## [What the task asks]
The line containing "Please identify, from" marks the start; return it and every line after it in the listing below, exactly, through the last.

(Dataset entries)
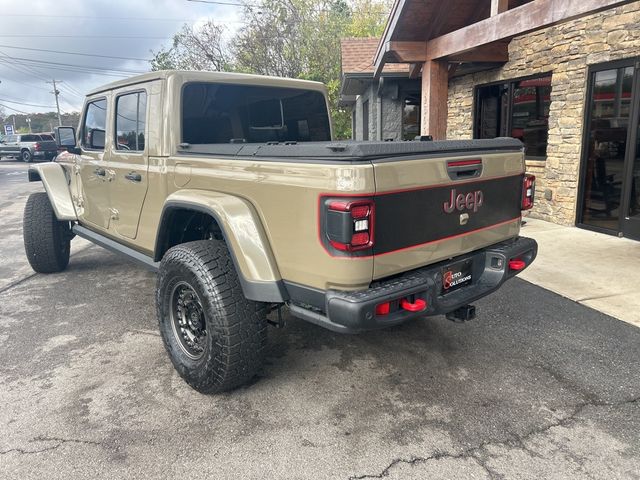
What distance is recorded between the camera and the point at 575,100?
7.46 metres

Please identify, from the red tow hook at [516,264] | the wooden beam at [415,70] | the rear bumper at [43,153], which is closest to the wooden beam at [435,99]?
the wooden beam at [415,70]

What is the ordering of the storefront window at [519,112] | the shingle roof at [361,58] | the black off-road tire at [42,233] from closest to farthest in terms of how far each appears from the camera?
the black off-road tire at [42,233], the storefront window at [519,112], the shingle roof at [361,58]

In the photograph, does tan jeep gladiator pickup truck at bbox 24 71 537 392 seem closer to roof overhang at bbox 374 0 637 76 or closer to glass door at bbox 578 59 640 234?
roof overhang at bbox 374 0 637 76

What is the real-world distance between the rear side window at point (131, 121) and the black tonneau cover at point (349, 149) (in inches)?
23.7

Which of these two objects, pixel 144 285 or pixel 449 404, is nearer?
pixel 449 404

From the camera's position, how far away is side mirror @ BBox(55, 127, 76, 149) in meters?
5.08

## [Output for this task]
Please identify, from the red tow hook at [516,264] | the wooden beam at [415,70] | the rear bumper at [43,153], which is closest to the wooden beam at [435,99]?
the wooden beam at [415,70]

What is the ordering of the storefront window at [519,112] | the shingle roof at [361,58] | the black off-road tire at [42,233] from closest to farthest in terms of how far each appears from the camera?
the black off-road tire at [42,233], the storefront window at [519,112], the shingle roof at [361,58]

In the photograph, does tan jeep gladiator pickup truck at bbox 24 71 537 392 seem closer to roof overhang at bbox 374 0 637 76 or closer to glass door at bbox 578 59 640 234?
roof overhang at bbox 374 0 637 76

What is the real-world distance between the rear side window at point (131, 121) and the black tonneau cover at point (349, 149) (in inches)?
23.7

Which of these two objects, pixel 144 285 or pixel 449 404, is nearer?
pixel 449 404

From the camera's position, how far away is side mirror @ BBox(55, 127, 76, 149) in meters?
5.08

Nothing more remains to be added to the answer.